So, we sit for hours in close, confined spaces, stressing, and gnawing through stale bagels like a trapped coyote chewing off its own leg. There's no fresh air, there's no natural light. There's no way around it. It's hard. It's supposed to be. "If it wasn't hard, everyone would do it. The hard is what makes it great." I have to tell myself this on the days when the only daylight I see is ten minutes on the way to work and five on the way to class. Because when I get to campus, I get the by-product of the price we pay for greatness: a petri dish of exotic, mutating germs. There's the typical coughing and sneezing, the sniffles. Fair enough. But no one can take time off, so we get sicker, and my cough runs into Luke's fever in the elevator, and they mate, and while we hunker down to crank out a complaint and master some sort of understanding of intestate property division on the per stirpes system, the Cough/Fever couple runs into Jenny's body ache and invite it to a threesome. And, despite the fact that we're all supposedly going to die of H1N1, no one wants to chance getting behind unless they've actually got the Hamthrax. That's Karen's sinus congestion comes across the Ache/fever/cough and now we've got a fourgy. And they must be into some kinky shit, because somehow or another, when it comes back around, it's mutated and added inner ear pain.

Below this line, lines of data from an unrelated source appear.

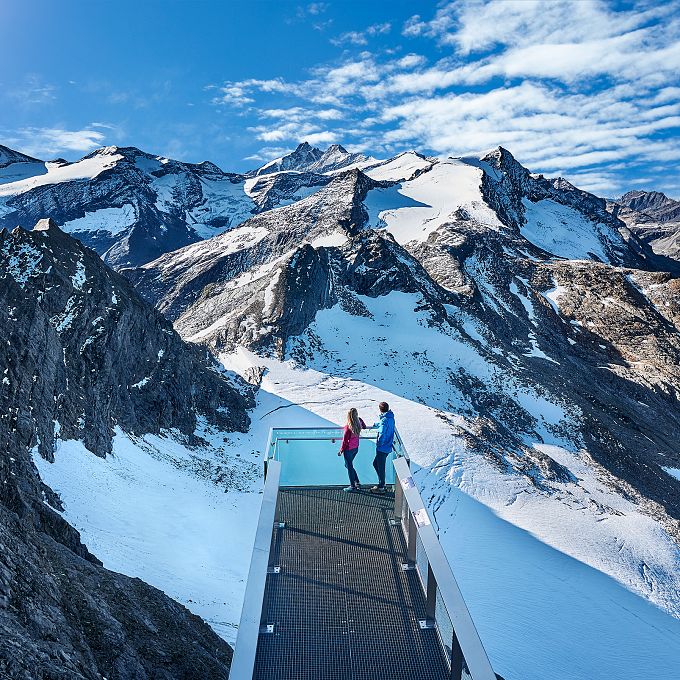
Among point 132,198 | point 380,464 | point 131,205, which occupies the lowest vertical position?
point 380,464

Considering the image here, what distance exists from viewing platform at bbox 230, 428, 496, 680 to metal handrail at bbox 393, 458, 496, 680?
0.04ft

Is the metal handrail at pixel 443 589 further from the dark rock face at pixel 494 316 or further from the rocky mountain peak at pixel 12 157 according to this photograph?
the rocky mountain peak at pixel 12 157

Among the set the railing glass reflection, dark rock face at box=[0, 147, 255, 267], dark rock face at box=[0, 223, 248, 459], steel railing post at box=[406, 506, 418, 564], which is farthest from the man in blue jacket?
dark rock face at box=[0, 147, 255, 267]

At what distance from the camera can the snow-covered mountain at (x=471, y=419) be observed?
14.9 meters

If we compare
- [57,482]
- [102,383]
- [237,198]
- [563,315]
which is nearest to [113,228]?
[237,198]

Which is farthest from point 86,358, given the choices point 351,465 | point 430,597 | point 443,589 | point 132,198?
point 132,198

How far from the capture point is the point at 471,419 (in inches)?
1129

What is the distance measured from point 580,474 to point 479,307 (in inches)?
860

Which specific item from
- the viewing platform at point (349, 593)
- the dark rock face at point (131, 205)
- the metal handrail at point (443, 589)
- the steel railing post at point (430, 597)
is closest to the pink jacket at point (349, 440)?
the viewing platform at point (349, 593)

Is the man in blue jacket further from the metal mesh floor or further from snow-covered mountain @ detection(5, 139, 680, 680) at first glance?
snow-covered mountain @ detection(5, 139, 680, 680)

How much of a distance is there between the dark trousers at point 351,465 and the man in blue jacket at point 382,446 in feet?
1.17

Everyone feels marginally better, which means it's time to drink like we're auditioning to be Bluto Blutarsky's replacement at the Delta House. On Sunday, we realize that the sore throat someone picked up from a fundergrad at the bar has joined the fun, and we've got a full-on gang-bang goin' on in our throats/heads/noses. And, we incubate. At this point, I'm less concerned with Hamthrax and more concerned that some of my classmates are going to start sprouting tentacles from their noses like some sort of "Alien" movie reject or the stand-in for Davy Jones.

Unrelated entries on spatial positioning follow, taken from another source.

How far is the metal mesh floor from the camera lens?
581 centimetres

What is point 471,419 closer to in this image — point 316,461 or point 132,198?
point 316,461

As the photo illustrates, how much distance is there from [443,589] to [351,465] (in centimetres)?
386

Sunday is also a time to ruminate on the poor decisions made over the past 2 or 3 days. In college, we used to wander into the lounge and compare our drunk bruises (or, as E calls them, "UDI's"). Now, there is a slew of phone calls, and discussions over overpriced coffee to piece together and dissect the weekend. This is usually accomplished by looking through text messages and cameras. I have a friend who carries a camera and cell phone specifically for the purpose of retracing and reassembling the weekend's antics. Today, I'm doing it with the assistance of a "Flipping Out" marathon, and my fantasies of Jeff Lewis becoming my new gay boyfriend. He is, after all, my soulmate.

Thankfully, this was actually a pretty tame weekend for Hurricane Lola. After falling asleep sitting up on my couch (with the result that my right cheekbone is incredibly tender), Finn and I joined the P-funks for a night of killer sangria (which I managed to spill on the carpet), Rockband, and discussion of important topics such as a man nicknamed "Jimmy Horseballs" and the virtues of punctuality. He-funk and Finn are discussing the virtues and flaws of Darcy, the closet gentleman who went from normal speed, to middle-school slow, to way too much for the emotional fuckwittery that is Lola at the moment. He-funk, no doubt prefacing a derrogatory comment about Mr. Darcy's personality, leads in with this "He's a good guy. He's nice, he's polite, he's sweet. He's...punctual." It occurs to She-funk and I that if "punctual" makes the top five in a list of positive traits, it's the equivalent of saying that they have the personality of an empty pizza box. Apparently, he doesn't make eye contact. He-funk continues, "but, he's kind of douchey." Finn jumps into the fray "Is he kind of douchey? How would I know? He never makes eye contact!"

Last night, I think the worse decision I made was trying to sing "Sympathy for the Devil" on Rock Band. I greatly underestimated how many "Woohoo's!" there are at the end of that song. After "The Medium Squad" rocked it out, Finn turns to me and remarks "I'm surprised you're still lucid after that." I'm surprised by two things: 1) that I remained conscious and 2) that someone called me lucid.

And, appropos of of nothing, Keep Fucking that Chicken.